Exercise requirements: Look below for the line containing "scientific name: Cervidae". Reproduce it and every line after it exactly, and nothing more.

(Stored items)
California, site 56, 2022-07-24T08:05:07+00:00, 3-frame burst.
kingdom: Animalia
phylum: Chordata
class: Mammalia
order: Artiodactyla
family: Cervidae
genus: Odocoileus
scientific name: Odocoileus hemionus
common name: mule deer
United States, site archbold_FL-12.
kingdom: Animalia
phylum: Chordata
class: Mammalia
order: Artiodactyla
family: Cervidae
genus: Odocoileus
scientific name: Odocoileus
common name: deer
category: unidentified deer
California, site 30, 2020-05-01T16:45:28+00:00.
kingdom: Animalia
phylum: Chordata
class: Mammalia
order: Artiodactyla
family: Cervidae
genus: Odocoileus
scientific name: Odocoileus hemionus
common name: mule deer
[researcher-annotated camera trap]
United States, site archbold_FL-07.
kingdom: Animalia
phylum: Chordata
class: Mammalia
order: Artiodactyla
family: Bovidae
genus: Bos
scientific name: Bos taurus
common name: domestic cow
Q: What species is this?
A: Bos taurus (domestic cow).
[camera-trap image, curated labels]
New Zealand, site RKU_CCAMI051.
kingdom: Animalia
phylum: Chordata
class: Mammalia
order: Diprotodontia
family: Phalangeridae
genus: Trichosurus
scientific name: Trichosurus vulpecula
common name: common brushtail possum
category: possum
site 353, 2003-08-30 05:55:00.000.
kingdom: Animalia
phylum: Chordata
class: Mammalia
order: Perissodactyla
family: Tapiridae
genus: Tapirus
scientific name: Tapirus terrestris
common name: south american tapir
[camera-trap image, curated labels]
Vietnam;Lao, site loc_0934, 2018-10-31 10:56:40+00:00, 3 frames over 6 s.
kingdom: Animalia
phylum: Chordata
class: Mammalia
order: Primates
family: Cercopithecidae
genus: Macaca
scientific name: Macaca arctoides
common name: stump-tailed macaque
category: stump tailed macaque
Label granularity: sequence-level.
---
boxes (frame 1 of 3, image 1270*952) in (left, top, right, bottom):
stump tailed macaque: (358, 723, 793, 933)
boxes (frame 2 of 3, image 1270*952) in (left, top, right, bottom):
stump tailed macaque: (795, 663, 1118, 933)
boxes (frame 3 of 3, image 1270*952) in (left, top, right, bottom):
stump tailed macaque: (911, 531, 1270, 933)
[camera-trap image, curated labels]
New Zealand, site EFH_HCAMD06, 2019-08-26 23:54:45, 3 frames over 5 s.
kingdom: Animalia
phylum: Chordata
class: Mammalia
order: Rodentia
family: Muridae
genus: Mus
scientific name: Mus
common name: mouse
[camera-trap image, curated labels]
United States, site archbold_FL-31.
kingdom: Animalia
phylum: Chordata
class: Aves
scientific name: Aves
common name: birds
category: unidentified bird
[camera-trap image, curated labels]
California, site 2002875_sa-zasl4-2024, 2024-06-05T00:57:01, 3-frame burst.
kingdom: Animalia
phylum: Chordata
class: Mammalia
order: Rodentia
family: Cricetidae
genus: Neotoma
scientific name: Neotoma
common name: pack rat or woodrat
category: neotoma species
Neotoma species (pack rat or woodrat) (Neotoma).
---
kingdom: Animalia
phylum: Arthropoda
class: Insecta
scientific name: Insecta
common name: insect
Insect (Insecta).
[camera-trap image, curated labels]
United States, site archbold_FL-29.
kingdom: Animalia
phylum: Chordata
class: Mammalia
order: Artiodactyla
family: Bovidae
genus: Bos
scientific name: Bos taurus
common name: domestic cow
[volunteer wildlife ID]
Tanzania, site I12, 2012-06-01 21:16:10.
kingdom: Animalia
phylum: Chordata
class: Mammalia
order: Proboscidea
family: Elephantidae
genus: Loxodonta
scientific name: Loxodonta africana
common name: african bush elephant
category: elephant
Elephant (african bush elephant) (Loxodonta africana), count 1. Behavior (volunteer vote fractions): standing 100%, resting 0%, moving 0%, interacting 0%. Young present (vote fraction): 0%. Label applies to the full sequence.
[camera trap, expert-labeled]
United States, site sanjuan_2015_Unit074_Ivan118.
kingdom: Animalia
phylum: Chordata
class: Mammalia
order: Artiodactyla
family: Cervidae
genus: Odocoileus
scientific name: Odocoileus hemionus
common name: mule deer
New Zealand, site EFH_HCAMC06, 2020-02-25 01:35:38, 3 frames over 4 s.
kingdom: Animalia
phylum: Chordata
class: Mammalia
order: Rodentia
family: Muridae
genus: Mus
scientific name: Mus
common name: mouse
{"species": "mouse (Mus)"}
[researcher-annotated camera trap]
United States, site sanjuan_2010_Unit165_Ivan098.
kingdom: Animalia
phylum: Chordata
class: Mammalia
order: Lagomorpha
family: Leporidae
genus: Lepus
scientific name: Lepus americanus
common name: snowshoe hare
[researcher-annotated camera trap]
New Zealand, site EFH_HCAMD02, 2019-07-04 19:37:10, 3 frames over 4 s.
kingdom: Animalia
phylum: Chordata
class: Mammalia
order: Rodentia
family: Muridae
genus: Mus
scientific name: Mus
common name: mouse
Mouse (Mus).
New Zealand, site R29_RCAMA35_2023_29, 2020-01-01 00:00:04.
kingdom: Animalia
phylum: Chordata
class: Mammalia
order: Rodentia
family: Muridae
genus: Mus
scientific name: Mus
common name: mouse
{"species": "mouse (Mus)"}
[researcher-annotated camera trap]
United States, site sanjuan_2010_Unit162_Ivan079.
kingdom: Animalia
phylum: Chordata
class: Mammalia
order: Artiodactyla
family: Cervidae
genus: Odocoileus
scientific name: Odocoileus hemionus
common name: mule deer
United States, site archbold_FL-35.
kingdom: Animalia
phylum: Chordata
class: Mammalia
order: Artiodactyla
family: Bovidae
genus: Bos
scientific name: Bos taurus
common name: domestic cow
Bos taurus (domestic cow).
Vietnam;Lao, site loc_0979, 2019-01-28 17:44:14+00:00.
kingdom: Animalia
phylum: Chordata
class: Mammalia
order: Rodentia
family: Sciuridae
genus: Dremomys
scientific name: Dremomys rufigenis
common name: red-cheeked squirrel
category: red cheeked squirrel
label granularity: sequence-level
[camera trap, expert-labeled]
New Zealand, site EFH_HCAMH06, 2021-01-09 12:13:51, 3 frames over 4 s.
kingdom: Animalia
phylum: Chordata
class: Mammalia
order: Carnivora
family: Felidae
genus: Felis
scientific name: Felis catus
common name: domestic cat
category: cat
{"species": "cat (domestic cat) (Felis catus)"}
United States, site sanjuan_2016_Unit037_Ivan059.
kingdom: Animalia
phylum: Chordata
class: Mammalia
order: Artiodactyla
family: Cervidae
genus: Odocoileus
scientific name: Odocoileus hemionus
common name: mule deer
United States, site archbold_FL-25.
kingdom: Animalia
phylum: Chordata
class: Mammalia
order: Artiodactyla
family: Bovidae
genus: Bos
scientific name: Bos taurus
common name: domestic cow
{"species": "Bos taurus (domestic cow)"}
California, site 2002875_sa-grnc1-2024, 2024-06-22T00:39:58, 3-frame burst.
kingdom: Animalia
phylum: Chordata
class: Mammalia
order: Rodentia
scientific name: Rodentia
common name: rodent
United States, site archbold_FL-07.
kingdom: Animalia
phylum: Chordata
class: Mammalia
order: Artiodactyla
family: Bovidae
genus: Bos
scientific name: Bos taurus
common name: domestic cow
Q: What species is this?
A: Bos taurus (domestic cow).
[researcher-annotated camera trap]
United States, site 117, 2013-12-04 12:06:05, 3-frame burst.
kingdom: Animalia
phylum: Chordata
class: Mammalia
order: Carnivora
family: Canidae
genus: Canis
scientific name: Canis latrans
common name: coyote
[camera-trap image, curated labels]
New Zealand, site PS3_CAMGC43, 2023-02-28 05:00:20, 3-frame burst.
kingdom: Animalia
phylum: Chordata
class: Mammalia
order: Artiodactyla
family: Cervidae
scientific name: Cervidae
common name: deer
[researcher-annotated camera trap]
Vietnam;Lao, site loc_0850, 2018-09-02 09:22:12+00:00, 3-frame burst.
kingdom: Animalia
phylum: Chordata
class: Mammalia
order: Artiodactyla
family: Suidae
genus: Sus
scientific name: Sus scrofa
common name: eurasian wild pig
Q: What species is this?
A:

Completed exercise:
scientific name: Cervidae
common name: deer
[researcher-annotated camera trap]
Vietnam;Lao, site loc_0850, 2018-09-02 09:22:12+00:00, 3-frame burst.
kingdom: Animalia
phylum: Chordata
class: Mammalia
order: Artiodactyla
family: Suidae
genus: Sus
scientific name: Sus scrofa
common name: eurasian wild pig
Q: What species is this?
A:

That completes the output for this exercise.